The Principle Concerning Multifunctional Devices: The fewer functions any device is required to perform, the more perfectly it can perform those functions.
Law of Probable Dispersal: Whatever hits the fan will not be evenly distributed. (also known as the How Come It All Landed On Me Law)
Laws of Procrastination:
Procrastination shortens the job and places the responsibility for its termination on someone else (the authority who imposed the deadline).
It reduces anxiety by reducing the expected quality of the project from the best of all possible efforts to the best that can be expected given the limited time.
Status is gained in the eyes of others, and in one's own eyes, because it is assumed that the importance of the work justifies the stress.
Avoidance of interruptions including the assignment of other duties can be achieved, so that the obviously stressed worker can concentrate on the single effort.
Procrastination avoids boredom; one never has the feeling that there is nothing important to do.
It may eliminate the job if the need passes before the job can be done.
Productivity Equation: The productivity, P, of a group of people is: P = N x T x (.55 - .00005 x N x (N - 1) ) where N is the number of people in the group and T is the number of hours in a work period.

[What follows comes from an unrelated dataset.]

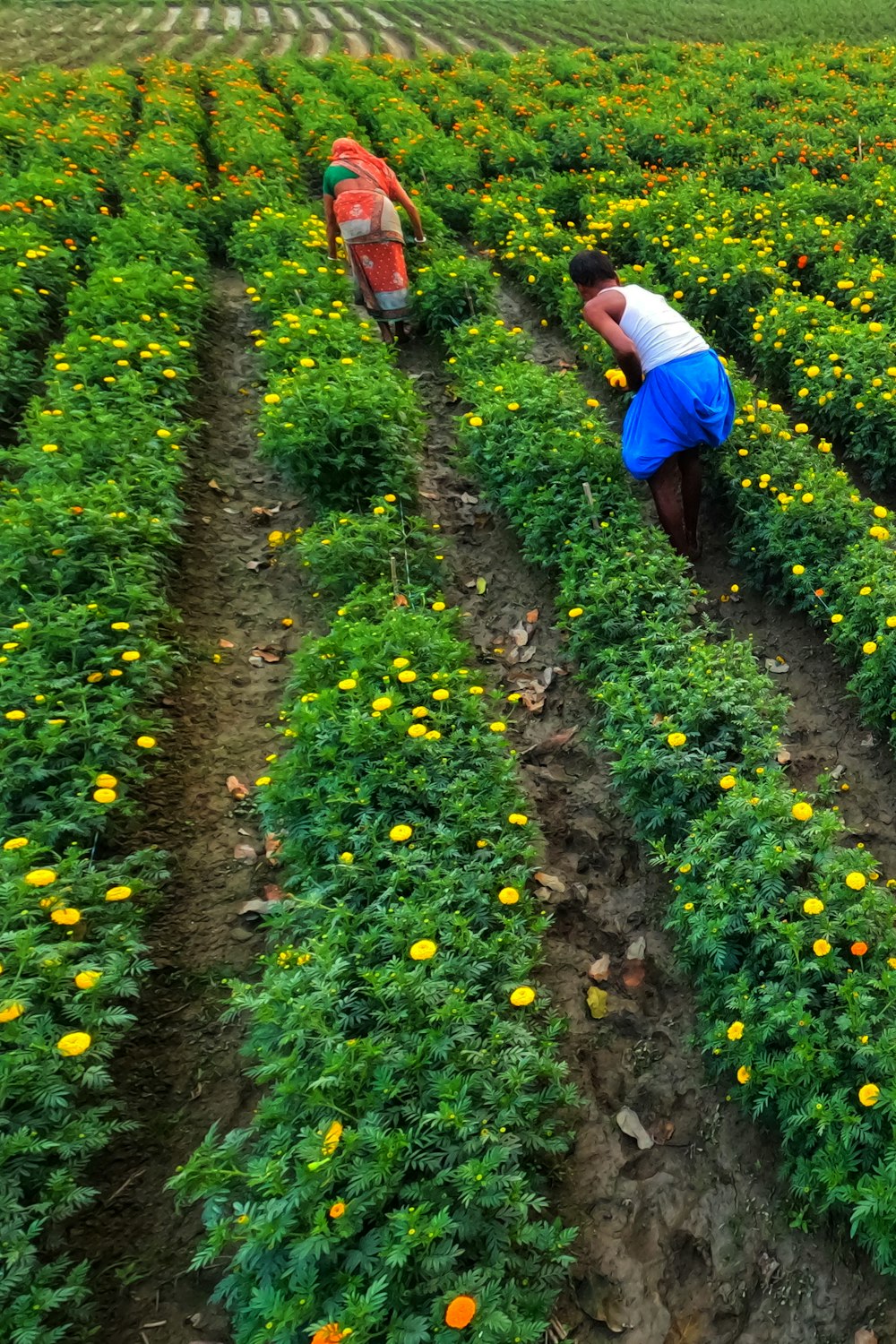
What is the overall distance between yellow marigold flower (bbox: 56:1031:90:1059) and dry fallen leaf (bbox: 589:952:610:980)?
1830 millimetres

Professional's Law: Doctors, dentists, and lawyers are only on time for appointments when you're not.
Project scheduling "99" rule: The first 90 percent of the task takes 90 percent of the time. The last 10 percent takes the other 90 percent.
Proverbial Law: For every proverb that so confidently asserts its little bit of wisdom, there is usually an equal and opposite proverb that contradicts it.
Public Relations Client Turnover Law: The minute you sign a client is the minute you start to lose him.
First Rule of Public Speaking: Nice guys finish fast.
Pudder's Law: Anything that begins well ends badly. Anything that begins badly ends worse.
Puritan's Law: Evil is live spelled backwards.
Corollary: If it feels good, don't do it.
Putney's Law: If the people of a democracy are allowed to do so, they will vote away the freedoms which are essential to that democracy.
Putt's Law: Technology is dominated by two types of people -- those who understand what they do not manage, and those who manage what they do not understand.


Madison's Question: If you have to travel on a Titanic, why not go first-class?
Rev. Mahaffy's Observation: There's no such thing as a large whiskey.
Maier's Law: If the facts do not conform to the theory, they must be disposed of. Corollaries:
The bigger the theory, the better.
The experiment may be considered a success if no more than 50% of the observed measurements must be discarded to obtain a correspondence with the theory. (Compensation Corollary)
Malek's Law: Any simple idea will be worded in the most complicated way.
Malinowski's Law: Looking from far above, from our high places of safety in the developed civilization, it is easy to see all the crudity and irrelevance of magic.
Malloy's Maxim: The fact that monkeys have hands should give us pause.
The first Myth of Management: It exists.
Truths of Management:
Think before you act; it's not your money.
All good management is the expression of one great idea.
No executive devotes effort to proving himself wrong.
Cash in must exceed cash out.
Management capability is always less than the organization actually needs.
Either an executive can do his job or he can't.
If sophisticated calculations are needed to justify an action, don't do it.
If you are doing something wrong, you will do it badly.
If you are attempting the impossible, you will fail.
The easiest way of making money is to stop losing it.
Truth 5.1 of Management: Organizations always have too many managers.
Manly's Maxim: Logic is a systematic method of coming to the wrong conclusion with confidence.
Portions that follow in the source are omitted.